**Text provided:**
LaRose v. District of Columbia Department of Employment Services
LaRose v. District of Columbia Department of Employment Services
Opinion of the Court
The appeal in this case challenges the rate and amount of compensation ordered by the Department of Employment Services (“DOES” or “agency”) to be paid to petitioner as a consequence of injuries sustained in the course of his employment. Petitioner raises two issues. Initially, he urges that the agency improperly calculated his rate of disability compensation. Secondly, and alternatively, he contends that even if his compensation rate was properly calculated, the figure must at least yield an amount which satisfies a statutorily prescribed minimum. See D.C.Code §§ 36-305(c) and 36-308(9) (1997 Repl.). We vacate the agency’s decision and remand the case.

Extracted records
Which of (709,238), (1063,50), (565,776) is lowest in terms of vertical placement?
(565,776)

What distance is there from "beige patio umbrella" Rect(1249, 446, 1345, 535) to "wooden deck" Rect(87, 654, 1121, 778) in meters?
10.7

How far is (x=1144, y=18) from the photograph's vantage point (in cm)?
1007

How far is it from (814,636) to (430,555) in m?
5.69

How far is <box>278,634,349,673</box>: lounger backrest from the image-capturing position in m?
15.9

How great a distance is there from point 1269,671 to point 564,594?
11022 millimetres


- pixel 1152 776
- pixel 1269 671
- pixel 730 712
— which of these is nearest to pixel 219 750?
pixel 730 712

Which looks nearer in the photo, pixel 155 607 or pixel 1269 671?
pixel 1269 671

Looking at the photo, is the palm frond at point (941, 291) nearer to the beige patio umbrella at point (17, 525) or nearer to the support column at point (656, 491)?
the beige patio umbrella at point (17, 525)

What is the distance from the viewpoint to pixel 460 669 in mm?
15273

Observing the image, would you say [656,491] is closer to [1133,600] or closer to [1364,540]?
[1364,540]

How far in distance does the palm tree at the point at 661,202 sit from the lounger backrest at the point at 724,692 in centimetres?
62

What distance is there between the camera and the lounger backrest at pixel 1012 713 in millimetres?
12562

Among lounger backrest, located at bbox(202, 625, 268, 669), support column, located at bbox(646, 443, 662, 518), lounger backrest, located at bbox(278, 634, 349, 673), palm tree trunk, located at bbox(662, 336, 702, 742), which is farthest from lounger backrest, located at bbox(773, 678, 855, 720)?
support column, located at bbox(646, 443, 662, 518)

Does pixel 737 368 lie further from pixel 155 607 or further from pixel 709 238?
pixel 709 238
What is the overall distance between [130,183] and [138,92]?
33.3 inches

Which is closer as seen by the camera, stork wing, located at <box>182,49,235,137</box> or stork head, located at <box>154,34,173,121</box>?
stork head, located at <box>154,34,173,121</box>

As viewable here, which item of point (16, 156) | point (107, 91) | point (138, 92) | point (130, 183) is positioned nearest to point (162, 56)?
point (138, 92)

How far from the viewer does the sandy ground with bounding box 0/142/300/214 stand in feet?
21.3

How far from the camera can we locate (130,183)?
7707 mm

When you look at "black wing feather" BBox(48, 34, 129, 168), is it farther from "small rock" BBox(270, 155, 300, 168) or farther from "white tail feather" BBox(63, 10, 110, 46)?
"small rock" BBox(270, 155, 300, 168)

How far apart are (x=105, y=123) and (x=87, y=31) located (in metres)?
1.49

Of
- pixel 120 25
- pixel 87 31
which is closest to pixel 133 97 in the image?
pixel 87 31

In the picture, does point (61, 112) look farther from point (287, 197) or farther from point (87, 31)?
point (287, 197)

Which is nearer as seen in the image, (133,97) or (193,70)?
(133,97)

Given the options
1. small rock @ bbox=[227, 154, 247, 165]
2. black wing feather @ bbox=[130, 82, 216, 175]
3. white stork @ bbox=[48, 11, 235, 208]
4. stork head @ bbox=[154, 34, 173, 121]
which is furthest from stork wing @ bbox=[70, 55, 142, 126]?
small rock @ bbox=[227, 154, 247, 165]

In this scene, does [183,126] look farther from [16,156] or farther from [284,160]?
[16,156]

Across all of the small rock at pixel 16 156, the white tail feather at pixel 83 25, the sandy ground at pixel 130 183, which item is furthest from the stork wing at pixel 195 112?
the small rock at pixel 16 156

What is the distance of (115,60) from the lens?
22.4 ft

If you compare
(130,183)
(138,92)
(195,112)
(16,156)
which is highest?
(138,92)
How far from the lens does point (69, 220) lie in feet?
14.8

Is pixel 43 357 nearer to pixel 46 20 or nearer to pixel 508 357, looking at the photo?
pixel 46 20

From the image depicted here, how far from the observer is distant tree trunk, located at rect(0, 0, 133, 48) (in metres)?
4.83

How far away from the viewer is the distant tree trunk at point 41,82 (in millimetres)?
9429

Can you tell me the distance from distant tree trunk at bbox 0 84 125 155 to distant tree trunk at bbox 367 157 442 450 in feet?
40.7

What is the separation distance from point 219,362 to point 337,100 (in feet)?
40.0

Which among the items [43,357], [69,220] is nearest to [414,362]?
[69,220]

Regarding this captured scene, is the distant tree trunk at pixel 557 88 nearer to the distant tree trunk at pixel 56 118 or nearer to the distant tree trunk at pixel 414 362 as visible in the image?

**Things to do:**
A – According to the court opinion in LaRose v. District of Columbia Department of Employment Services, what disposition does the court make of the agency's decision?
B – Proceed with the court opinion in LaRose v. District of Columbia Department of Employment Services from the point at which it stops.

**Answers for the exercise:**
A – The court vacates the agency's decision and remands the case.

B –
In reviewing the agency’s resolution of the first question, we observe that the decisions rendered by the Director of DOES (“Director”) and the Hearings and Appeals Examiner (“Hearings Examiner”) are inconsistent on this point. In calculating petitioner’s total wages, the Hearings Examiner concluded petitioner “was concurrently employed by three (3) employers,” and totaled or “stacked” all the wages earned.
In reviewing the question of minimum compensation, we are aware that the agency is regularly obliged to interpret the relationship between the provisions of D.C.Code §§ 36-305(e) and 36-308(9) in order to determine the minimum amount of a claimant’s compensation. In the present case the agency expressly relied upon its precedent in Joyner v. Reyna’s Fashions, H & AS No.
Given our practice of deferring to an agency’s reasonable statutory interpretation, see Sibley Mem’l Hosp. v. District of Columbia Dep’t of Employment Servs., 711 A.2d 105, 108 (D.C. 1998), as well as the inconsistencies of the record both as to facts and findings, it is necessary that we vacate the agency’s decision and remand this ease for further consideration.
So ordered.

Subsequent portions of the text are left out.